It uses the normal 2.5-inch form factor, not something smaller

Jun 3, 2013 07:38 GMT  ·  By

Tablets usually employ embedded solid state memory chips or very small MSATA solid-state drives for storage, but laptops still use HDDs mostly, which is why Seagate, Western Digital and Toshiba worked hard on super-thin models.

After all, regular 2.5-inch mobile drives of 9 mm and 7 mm thickness may be fine for regular notebooks, but the same cannot be said about ultrabooks.

Especially when there are some ultrabooks which, even closed, are actually thinner than tablets.

Obviously, makers of platter spinners had to create high-capacity platters and then miniaturize the motor and reading mechanisms as well.

First came the move from 9 mm to 7 mm, and lately we've been seeing definite activity on the small 5 mm drive industry.

Western Digital was first, one might say, but Seagate has launched one as well, with a capacity of 500 GB.

"When we originally demonstrated this solution last September, we knew we had a truly innovative product that would empower our partners to reimagine mobile applications," said Steve Luczo, president, CEO and chairman of Seagate.

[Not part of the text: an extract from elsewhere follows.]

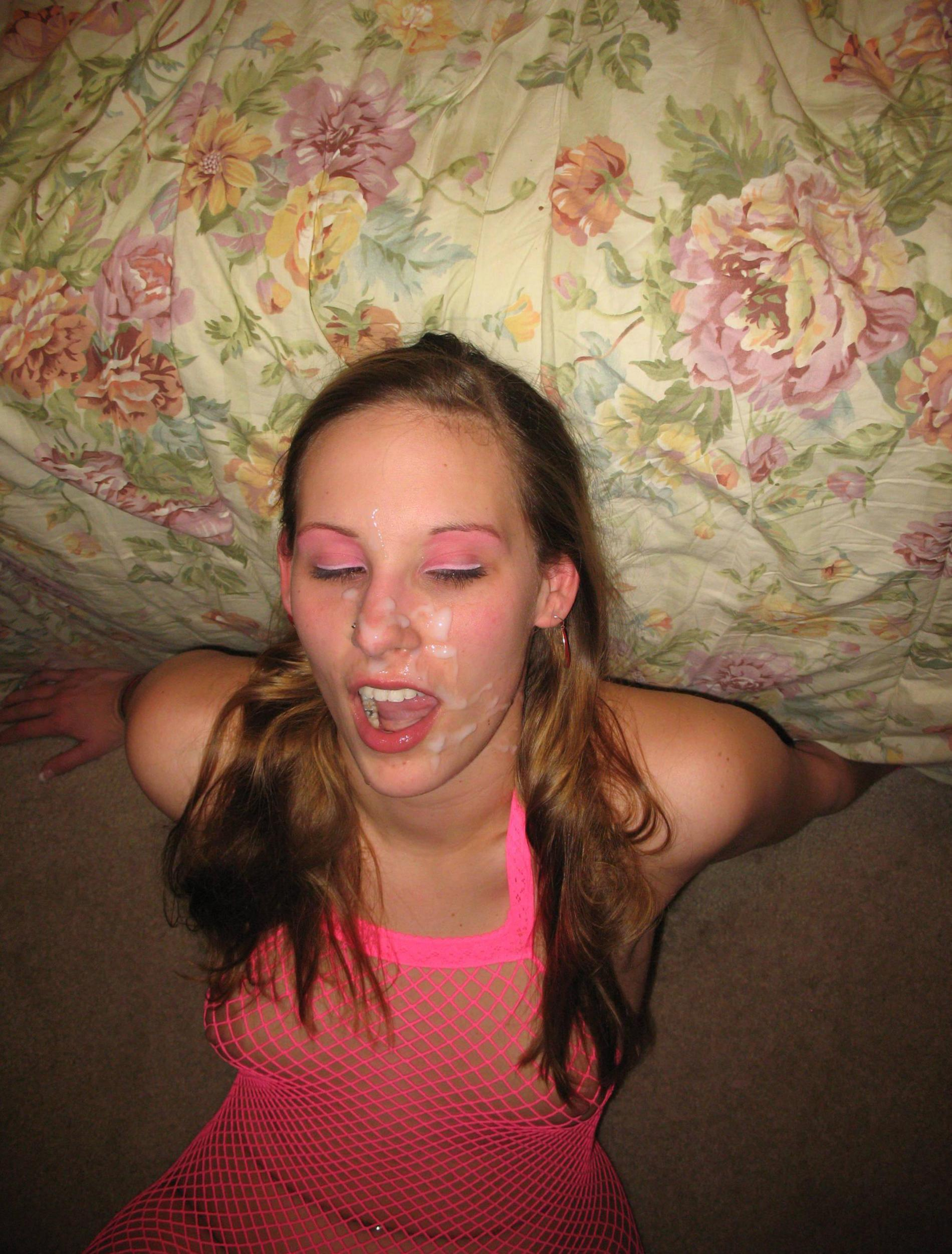 Naughty Cute Woman Covered in Cum - Homemade Porn Photos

"The strong support from our OEM partners indicates we have delivered on our vision and look forward to a new wave of innovative solutions enabled by this revolutionary product."

The drive has a price of $89 / €89 and has, so far, been used in ASUS and Dell laptops. Or soon will be included in them. Computex 2013 (June 4-8) will act as staging ground for them.

"The new Seagate Laptop Ultrathin truly raises the bar, enabling us to finally create high-capacity, thin and light laptops that consumers crave at mass-market price points they can afford," said S.Y. Shian, corporate vice president and general manager of Asus' notebook business unit.

"The drive's capacity, coupled with its ultra-slim, lightweight footprint, empowers our engineers to think out of the box and create truly ground-breaking, innovative system designs- it's a win- win for both us and the consumer."